Explanation: **Explanation:** **Perthes’ disease** (Legg-Calvé-Perthes disease) is an idiopathic avascular necrosis (AVN) of the capital femoral epiphysis in children. **Why MRI is the Investigation of Choice:** MRI is the most sensitive imaging modality for the early diagnosis of Perthes’ disease. It can detect changes in bone marrow signal and perfusion deficits (ischemia) long before any findings appear on a plain radiograph. It is essential for identifying the "pre-radiographic" stage (Stage I) and is superior in assessing the extent of necrosis and the integrity of the articular cartilage. **Analysis of Incorrect Options:** * **Plain X-ray:** While usually the first investigation performed, it often appears normal in the early stages of the disease.

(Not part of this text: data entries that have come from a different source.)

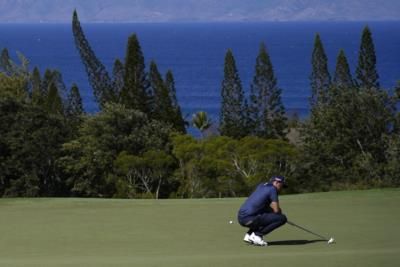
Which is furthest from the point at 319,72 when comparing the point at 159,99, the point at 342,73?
the point at 159,99

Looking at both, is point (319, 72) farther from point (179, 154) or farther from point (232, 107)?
point (179, 154)

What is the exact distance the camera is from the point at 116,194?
168ft

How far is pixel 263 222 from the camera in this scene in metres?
13.3

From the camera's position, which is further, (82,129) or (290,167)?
(82,129)

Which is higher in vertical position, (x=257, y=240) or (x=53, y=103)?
(x=257, y=240)

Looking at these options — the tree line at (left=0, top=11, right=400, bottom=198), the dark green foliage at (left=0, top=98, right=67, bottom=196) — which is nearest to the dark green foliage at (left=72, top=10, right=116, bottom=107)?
the tree line at (left=0, top=11, right=400, bottom=198)

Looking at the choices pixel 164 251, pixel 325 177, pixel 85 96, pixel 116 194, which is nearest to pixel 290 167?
pixel 325 177

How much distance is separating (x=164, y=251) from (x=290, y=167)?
4020 centimetres

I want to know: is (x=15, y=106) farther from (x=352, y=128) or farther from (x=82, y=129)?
(x=352, y=128)

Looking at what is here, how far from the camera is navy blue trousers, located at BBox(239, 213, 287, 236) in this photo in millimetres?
13258

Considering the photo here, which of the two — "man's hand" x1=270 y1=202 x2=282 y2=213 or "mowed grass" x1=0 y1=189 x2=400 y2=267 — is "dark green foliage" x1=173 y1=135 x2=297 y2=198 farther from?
"man's hand" x1=270 y1=202 x2=282 y2=213

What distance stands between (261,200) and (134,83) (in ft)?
192

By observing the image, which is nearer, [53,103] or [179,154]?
[179,154]

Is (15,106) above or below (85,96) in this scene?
above
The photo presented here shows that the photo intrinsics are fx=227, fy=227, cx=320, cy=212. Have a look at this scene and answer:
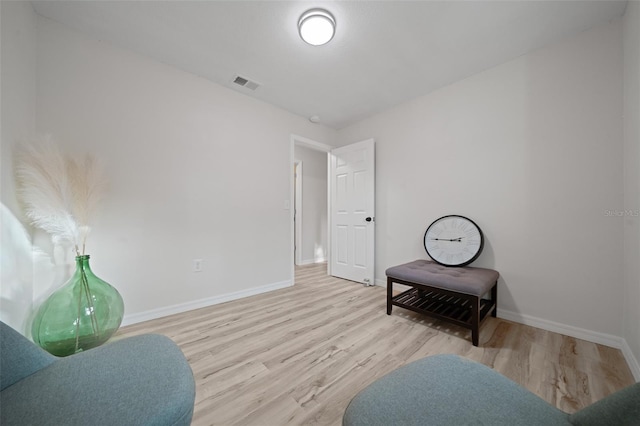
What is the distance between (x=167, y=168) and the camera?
2.15 meters

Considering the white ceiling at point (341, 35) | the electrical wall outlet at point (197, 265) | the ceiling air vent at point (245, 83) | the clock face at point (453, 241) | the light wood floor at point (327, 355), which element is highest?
the white ceiling at point (341, 35)

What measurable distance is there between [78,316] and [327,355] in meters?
1.62

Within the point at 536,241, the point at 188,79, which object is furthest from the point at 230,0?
the point at 536,241

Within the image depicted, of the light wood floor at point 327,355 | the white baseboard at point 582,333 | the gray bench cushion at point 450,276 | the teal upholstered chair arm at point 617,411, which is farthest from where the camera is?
the gray bench cushion at point 450,276

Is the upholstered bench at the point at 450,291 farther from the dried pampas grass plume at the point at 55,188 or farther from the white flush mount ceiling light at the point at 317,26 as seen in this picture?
the dried pampas grass plume at the point at 55,188

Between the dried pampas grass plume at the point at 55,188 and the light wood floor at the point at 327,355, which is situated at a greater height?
the dried pampas grass plume at the point at 55,188

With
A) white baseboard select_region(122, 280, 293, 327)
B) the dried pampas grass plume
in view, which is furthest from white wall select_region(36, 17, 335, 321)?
the dried pampas grass plume

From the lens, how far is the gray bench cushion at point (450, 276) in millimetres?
1678

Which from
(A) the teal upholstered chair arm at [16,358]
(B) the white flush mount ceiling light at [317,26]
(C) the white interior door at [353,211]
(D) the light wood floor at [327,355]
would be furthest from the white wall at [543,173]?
(A) the teal upholstered chair arm at [16,358]

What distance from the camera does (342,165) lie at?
134 inches

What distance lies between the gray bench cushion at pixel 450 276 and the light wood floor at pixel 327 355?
0.38 meters

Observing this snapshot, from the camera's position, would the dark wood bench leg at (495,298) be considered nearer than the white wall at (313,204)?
Yes

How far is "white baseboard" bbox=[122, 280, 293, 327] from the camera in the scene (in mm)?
1954

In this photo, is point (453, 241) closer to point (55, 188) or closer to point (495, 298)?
point (495, 298)
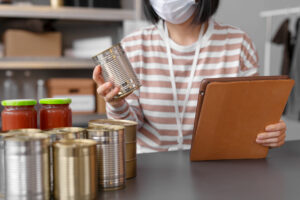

It only shows changes (like increased density or fragmentation) once significant bone remodeling has occurred. * **Ultrasonography (US):** Useful for detecting joint effusion (synovitis) in a "irritable hip," but it cannot visualize the internal bony architecture or confirm necrosis. * **Computed Tomography (CT):** CT is excellent for viewing cortical bone and collapse in late stages but lacks the soft tissue and marrow sensitivity required for early diagnosis compared to MRI. **Clinical Pearls for NEET-PG:** * **Age Group:** Typically affects children aged 4–8 years; more common in boys (4:1 ratio). * **Earliest Sign on X-ray:** "Caffey’s Resorption Sign" (subchondral fracture line). * **Gage’s Sign:** A V-shaped lucency on the lateral side of the epiphysis (a poor prognostic sign). * **Prognosis:** The most important prognostic factor is the **age at onset** (younger children <6 years have a better prognosis). * **Classification:** Catterall (extent of involvement) and Herring Lateral Pillar (height of the lateral part of the epiphysis) are commonly used for staging and prognosis.